--- PROBLEM STATEMENT ---
Leave out the pictures and copy everything else in the records exactly.

BEGIN

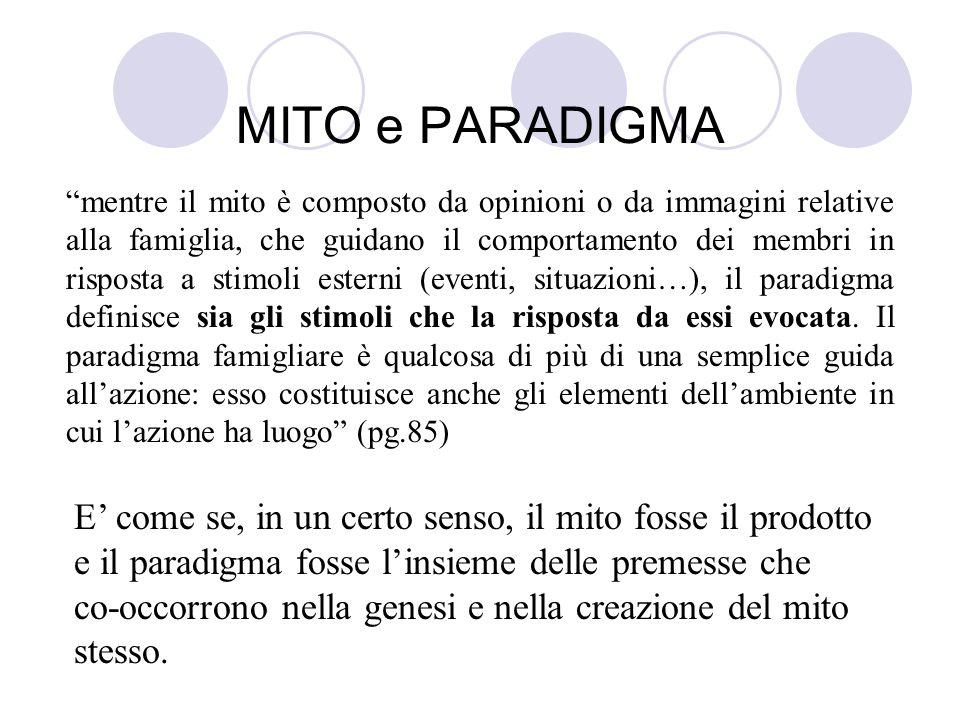 MITO e PARADIGMA mentre il mito è composto da opinioni o da immagini relative alla famiglia, che guidano il comportamento dei membri in risposta a sti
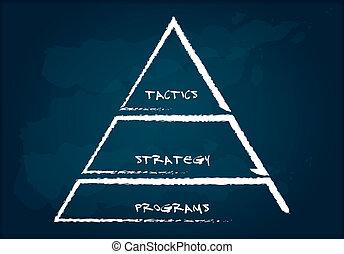 stratégie, pyramide, business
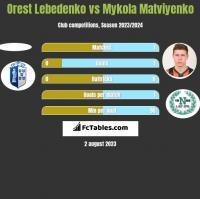 Orest Lebedenko vs Mykola Matwijenko h2h player stats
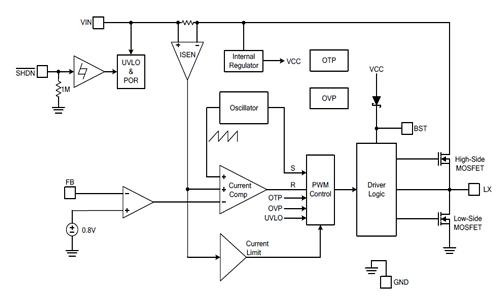 5v转3.3v芯片内部电路图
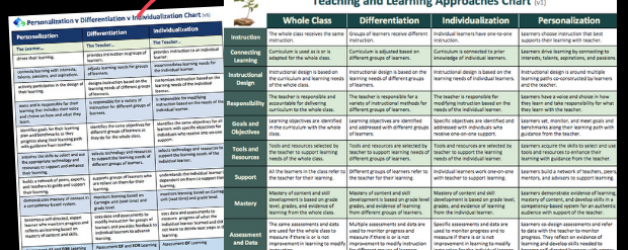 Updated PDI Chart to Teaching and Learning Approaches Chart
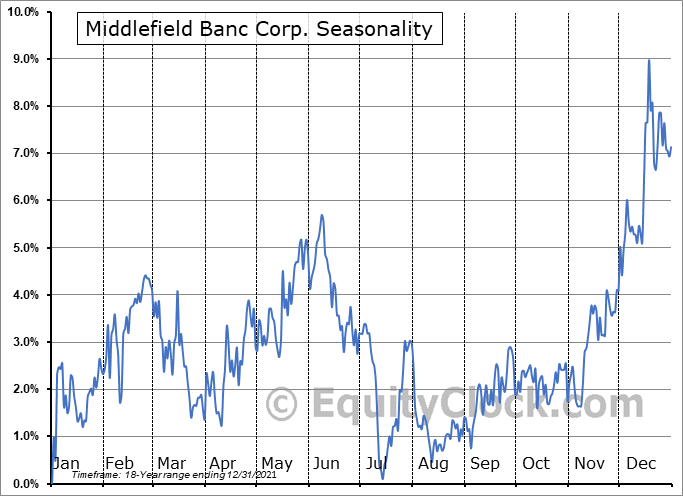 Middlefield Banc Corp. (NASD:MBCN) Seasonality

END

--- TASK ANSWER ---
 MITO e PARADIGMA mentre il mito è composto da opinioni o da immagini relative alla famiglia, che guidano il comportamento dei membri in risposta a sti
 stratégie, pyramide, business
 Orest Lebedenko vs Mykola Matwijenko h2h player stats
 5v转3.3v芯片内部电路图
 Updated PDI Chart to Teaching and Learning Approaches Chart
 Middlefield Banc Corp. (NASD:MBCN) Seasonality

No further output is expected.